BRIEF: Rewrite the items from the line holding "Across the options" through the end of the items, inclusive, with "forest" changed to "woodland" and everything else unchanged.

── EXERCISE MATERIAL

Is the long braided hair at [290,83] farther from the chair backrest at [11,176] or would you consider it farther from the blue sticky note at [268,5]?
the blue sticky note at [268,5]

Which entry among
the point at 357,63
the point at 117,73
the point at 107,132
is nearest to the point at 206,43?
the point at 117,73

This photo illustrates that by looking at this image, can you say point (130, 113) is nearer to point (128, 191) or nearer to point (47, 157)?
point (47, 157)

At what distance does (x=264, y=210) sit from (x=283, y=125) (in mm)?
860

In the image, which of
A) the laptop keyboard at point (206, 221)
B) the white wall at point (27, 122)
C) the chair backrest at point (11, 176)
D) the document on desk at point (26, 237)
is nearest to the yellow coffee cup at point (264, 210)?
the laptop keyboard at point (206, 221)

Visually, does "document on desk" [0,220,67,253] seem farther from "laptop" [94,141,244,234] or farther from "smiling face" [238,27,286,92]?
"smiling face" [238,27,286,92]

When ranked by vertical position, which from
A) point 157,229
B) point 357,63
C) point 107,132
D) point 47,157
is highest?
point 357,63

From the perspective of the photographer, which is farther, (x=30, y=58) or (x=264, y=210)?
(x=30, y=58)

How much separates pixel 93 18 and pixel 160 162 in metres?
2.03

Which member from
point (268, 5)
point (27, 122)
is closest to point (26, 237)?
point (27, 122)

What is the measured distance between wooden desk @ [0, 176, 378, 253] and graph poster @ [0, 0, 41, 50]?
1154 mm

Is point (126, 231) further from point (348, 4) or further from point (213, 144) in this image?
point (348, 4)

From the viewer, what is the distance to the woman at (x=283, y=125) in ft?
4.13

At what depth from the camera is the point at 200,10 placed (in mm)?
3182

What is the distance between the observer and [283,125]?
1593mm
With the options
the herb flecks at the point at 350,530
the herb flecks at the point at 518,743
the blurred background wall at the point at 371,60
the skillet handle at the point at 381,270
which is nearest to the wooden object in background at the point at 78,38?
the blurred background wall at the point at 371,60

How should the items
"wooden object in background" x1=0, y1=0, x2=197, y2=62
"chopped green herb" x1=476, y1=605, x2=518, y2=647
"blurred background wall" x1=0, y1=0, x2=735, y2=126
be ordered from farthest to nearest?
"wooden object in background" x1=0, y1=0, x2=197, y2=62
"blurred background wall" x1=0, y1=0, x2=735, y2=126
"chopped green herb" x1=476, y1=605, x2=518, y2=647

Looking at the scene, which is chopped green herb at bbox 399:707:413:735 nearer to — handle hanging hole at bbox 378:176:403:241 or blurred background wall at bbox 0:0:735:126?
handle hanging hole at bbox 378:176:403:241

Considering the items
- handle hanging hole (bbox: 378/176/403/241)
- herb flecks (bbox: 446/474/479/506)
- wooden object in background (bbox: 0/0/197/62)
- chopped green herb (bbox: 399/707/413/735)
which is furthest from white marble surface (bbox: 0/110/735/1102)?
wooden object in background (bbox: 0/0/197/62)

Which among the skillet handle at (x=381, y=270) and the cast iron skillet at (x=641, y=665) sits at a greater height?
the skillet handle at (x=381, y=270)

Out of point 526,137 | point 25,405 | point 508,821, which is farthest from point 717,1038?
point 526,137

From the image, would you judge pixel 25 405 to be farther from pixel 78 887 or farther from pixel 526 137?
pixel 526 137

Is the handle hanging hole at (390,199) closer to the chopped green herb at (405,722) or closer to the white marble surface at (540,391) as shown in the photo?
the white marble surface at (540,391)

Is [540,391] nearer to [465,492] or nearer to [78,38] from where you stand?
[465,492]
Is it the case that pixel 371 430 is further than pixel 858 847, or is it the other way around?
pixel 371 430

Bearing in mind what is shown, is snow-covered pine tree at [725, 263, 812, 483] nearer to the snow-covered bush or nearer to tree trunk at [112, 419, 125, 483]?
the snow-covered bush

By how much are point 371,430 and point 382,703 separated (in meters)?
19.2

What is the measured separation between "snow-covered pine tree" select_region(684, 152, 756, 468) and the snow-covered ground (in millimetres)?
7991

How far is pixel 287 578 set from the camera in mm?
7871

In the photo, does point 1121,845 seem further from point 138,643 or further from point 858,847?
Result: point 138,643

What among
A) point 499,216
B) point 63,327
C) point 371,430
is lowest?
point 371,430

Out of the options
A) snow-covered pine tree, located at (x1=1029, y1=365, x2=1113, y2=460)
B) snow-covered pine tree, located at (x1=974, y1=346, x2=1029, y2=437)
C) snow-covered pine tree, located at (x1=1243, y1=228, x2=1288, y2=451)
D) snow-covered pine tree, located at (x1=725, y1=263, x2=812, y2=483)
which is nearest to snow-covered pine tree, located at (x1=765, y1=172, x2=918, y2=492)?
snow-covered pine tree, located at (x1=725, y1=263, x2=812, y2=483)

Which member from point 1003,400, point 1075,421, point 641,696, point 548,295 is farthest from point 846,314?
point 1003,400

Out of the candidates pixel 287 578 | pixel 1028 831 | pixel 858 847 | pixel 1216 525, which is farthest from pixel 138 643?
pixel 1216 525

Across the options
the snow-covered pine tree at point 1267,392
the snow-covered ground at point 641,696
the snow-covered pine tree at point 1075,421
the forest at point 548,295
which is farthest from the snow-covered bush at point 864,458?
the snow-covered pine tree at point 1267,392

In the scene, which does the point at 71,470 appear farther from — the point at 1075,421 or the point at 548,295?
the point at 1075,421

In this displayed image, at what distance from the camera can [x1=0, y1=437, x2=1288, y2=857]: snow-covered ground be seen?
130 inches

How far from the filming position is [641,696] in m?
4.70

────

FINISHED TASK:
Across the options
the snow-covered pine tree at point 1267,392
the snow-covered ground at point 641,696
the snow-covered pine tree at point 1075,421
the woodland at point 548,295
which is farthest from the snow-covered bush at point 864,458?
the snow-covered pine tree at point 1267,392

In the scene, which does the point at 71,470 appear farther from — the point at 1075,421 or the point at 548,295?
the point at 1075,421

In this displayed image, at what distance from the camera can [x1=0, y1=437, x2=1288, y2=857]: snow-covered ground be seen?
130 inches

How far from the filming position is [641,696] in m?
4.70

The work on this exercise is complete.